--- WHAT NEEDS TO BE DONE ---
Please reproduce word for word the lines below, starting at the line that contains "From this photo, which of" and ending at the line that contains "How far, measured", with both of those lines included.

--- DATASET RECORDS ---

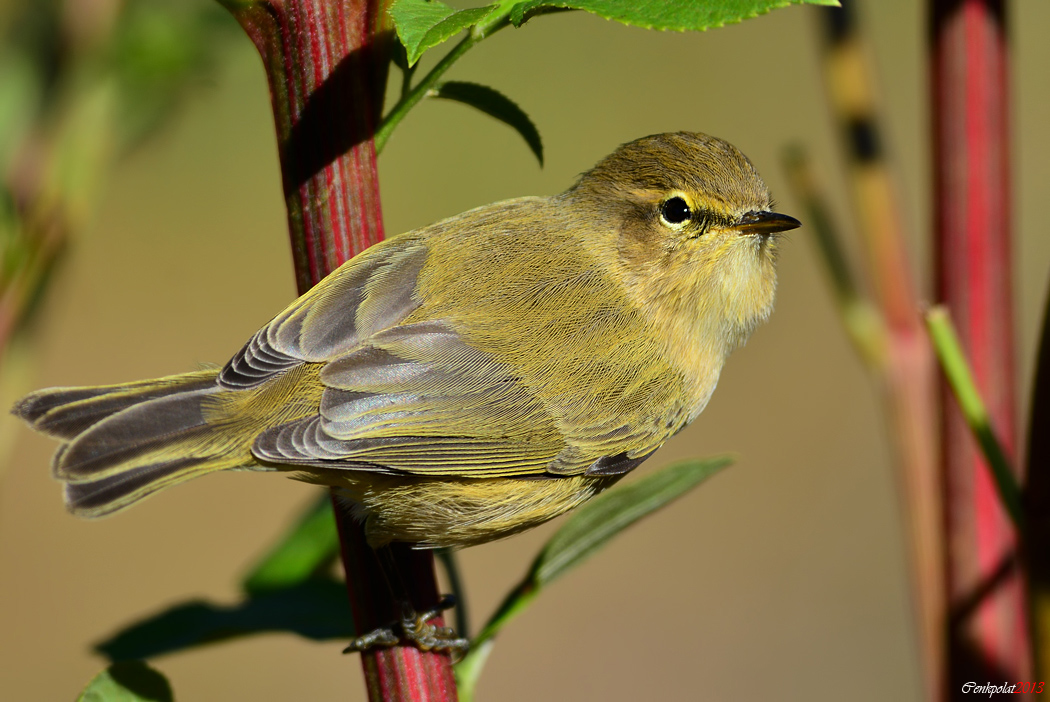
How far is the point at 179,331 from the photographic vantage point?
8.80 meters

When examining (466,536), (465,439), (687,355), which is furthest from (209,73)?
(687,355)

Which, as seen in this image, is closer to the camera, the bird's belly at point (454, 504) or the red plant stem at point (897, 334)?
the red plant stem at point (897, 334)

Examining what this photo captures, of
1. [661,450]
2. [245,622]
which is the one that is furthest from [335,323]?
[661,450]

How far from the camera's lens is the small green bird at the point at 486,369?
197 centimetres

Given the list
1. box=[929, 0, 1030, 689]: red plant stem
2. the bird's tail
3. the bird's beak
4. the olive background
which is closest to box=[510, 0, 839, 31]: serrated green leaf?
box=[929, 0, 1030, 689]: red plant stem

---

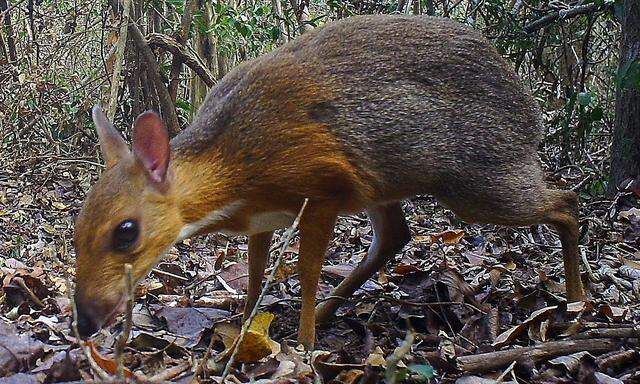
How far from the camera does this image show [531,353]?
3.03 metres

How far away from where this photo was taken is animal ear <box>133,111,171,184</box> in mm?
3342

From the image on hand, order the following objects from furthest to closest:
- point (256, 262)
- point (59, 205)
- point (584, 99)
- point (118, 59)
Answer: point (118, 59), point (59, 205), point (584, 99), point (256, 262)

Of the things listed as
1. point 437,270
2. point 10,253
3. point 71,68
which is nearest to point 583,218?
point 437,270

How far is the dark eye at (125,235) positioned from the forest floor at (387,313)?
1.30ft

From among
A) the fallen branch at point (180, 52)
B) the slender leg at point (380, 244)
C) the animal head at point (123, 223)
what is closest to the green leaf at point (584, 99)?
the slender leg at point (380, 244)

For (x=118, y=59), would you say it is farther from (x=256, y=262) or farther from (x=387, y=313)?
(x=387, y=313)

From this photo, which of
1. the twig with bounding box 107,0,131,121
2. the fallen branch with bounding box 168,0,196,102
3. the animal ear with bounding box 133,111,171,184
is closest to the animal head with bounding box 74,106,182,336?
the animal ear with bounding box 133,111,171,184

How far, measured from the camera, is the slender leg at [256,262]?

--- EXERCISE OUTPUT ---
From this photo, which of
1. the twig with bounding box 107,0,131,121
2. the fallen branch with bounding box 168,0,196,102
3. the animal ear with bounding box 133,111,171,184
is closest to the animal head with bounding box 74,106,182,336?
the animal ear with bounding box 133,111,171,184

How far, measured from the camera, is the slender leg at [256,262]?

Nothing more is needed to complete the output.